=== Page extract ===
■ ■ ■

Correction - 4lbs @ $22.31 - I thought that I had ordered 5lbs - must have made a mistake placing the order.  Next time I'll try allthewhey.com.


----------



## Bizarro (Sep 6, 2004)

checked out allthewhey -- does it make a difference if you get the whey isolate or the whey blend?  The blend is a lot cheaper but I believe isolate is the way to go....


----------



## BIO (Sep 7, 2004)

imdaman1 said:
			
		

> The best price I have found on whey powder is $37.95 / 6 lbs.  This is at the local Gold's gym.  Anybody know where I can get it cheaper?



0Hey brutha. I once got a pallet of 50 bags of 80% whey protien concentrate in 33lb bags. I have like 10 left if you guys want them take them. The only catch is it is not flavored and taste like nothing so mix it with juice.

I can give them to anyone who wants it at $80 per bag shipped free shipping. Just want to get rid of them had them for 3 months sitting in my storage room and my wife is nagging me to get them the heck out.

[email protected] if ya interested.

■ ■ ■

=== Items ===
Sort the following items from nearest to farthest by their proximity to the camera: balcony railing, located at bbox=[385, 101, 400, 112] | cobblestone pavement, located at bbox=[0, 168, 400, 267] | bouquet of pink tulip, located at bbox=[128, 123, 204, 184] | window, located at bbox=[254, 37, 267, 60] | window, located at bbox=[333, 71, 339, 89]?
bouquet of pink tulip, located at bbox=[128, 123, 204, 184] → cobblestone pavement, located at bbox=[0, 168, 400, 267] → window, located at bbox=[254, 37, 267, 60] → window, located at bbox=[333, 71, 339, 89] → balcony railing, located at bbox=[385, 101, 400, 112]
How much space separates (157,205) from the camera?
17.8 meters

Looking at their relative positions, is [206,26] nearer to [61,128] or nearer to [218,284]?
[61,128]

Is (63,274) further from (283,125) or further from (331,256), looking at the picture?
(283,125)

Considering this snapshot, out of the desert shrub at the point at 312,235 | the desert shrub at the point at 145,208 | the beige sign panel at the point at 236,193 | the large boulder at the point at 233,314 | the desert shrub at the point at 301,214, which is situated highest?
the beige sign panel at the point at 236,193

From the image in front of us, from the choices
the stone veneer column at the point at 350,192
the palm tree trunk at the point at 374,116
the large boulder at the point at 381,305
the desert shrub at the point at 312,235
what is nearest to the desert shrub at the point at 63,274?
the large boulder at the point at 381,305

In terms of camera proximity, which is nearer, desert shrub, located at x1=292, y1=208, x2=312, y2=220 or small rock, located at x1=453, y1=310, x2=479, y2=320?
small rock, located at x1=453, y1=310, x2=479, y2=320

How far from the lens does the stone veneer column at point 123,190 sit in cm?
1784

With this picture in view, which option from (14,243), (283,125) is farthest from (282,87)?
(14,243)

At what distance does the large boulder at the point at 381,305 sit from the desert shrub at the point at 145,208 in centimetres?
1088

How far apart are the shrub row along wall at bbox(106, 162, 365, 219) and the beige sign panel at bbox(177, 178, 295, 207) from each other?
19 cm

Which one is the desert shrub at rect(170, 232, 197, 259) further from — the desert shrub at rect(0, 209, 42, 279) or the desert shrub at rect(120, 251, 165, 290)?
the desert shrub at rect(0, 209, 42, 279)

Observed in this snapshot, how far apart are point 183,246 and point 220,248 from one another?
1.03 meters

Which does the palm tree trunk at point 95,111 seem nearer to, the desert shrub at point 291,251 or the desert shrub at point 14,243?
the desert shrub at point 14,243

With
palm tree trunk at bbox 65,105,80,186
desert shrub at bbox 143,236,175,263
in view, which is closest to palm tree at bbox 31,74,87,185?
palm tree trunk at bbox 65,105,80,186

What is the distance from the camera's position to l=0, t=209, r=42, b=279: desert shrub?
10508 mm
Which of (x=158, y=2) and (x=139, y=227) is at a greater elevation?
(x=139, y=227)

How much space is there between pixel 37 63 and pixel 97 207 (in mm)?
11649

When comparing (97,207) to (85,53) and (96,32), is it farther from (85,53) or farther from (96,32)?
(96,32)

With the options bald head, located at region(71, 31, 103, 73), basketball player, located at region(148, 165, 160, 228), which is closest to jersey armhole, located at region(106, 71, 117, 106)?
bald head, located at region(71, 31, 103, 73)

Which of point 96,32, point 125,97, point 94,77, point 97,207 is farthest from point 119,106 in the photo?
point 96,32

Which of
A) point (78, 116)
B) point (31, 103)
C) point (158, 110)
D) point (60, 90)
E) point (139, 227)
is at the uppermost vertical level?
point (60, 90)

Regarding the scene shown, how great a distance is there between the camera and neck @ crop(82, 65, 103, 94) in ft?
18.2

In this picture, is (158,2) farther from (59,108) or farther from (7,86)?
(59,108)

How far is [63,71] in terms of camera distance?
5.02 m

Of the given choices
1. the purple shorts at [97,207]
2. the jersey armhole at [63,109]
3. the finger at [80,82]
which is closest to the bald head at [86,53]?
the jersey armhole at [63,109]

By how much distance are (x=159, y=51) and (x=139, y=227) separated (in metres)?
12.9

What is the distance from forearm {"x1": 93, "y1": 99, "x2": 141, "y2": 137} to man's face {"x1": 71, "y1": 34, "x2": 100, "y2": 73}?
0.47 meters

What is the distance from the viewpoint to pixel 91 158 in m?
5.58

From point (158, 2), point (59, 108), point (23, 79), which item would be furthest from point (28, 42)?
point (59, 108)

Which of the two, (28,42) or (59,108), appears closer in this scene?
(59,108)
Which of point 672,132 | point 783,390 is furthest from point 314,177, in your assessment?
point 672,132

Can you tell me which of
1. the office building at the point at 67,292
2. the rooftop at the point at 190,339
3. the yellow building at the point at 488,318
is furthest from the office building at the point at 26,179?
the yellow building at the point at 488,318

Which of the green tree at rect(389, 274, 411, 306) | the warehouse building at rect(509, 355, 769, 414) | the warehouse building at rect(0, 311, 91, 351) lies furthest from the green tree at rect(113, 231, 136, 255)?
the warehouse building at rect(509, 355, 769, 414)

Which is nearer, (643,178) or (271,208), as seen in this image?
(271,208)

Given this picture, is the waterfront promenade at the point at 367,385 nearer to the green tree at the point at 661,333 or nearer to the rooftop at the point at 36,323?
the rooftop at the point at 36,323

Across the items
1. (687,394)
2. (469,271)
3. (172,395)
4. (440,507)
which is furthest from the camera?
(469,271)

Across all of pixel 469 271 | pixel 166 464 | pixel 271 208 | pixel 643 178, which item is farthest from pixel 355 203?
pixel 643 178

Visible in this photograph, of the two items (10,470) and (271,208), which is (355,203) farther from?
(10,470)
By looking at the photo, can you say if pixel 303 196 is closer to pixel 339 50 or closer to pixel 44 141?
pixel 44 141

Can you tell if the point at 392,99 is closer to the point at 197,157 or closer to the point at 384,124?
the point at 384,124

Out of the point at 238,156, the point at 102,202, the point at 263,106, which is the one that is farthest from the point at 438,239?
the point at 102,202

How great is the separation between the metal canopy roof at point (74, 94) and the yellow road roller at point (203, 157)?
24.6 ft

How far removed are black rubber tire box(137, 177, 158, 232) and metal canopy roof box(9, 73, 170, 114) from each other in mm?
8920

■ ■ ■

=== Work to complete ===
[a] Answer these from the whey powder thread:
(i) How many pounds were in the corrected order, and at what price?
(ii) What price does the local Gold's gym charge, and for how many pounds?
(iii) What price per bag does BIO ask for the leftover bags?
[b] For each statement, say yes or no depending on whether the whey powder thread agrees with it, and quote the words that decide it.
(i) The Gold's gym price covers 5 lbs of whey powder.
(ii) Bizarro leans toward the whey blend over the isolate.
(iii) The bags BIO offers are unflavored.
[c] Pick up the whey powder thread after its final line and write the next post in the discussion.

=== The replies ===
[a]
(i) 4 lbs at $22.31
(ii) $37.95 for 6 lbs
(iii) $80 per bag, with free shipping

[b]
(i) No: "The best price I have found on whey powder is $37.95 / 6 lbs."
(ii) No: "The blend is a lot cheaper but I believe isolate is the way to go"
(iii) Yes: "it is not flavored and taste like nothing"

[c]
----------



## imdaman1 (Sep 7, 2004)

That's a good deal - I don't have $80 right now though.


----------



## BIO (Sep 9, 2004)

imdaman1 said:
			
		

> That's a good deal - I don't have $80 right now though.



Thats ok email me I will send ya an address and a bag you pay me when you can ok?


----------



## imdaman1 (Sep 9, 2004)

Dude, are you kidding?  How much is shipping on 33 friggin lbs?!?!


----------



## BIO (Sep 11, 2004)

imdaman1 said:
			
		

> Dude, are you kidding?  How much is shipping on 33 friggin lbs?!?!



Like $20 postal regular mail usps If I remember correct. Take 5-7 days to get there. Just rying to help you man. Not looking to profit.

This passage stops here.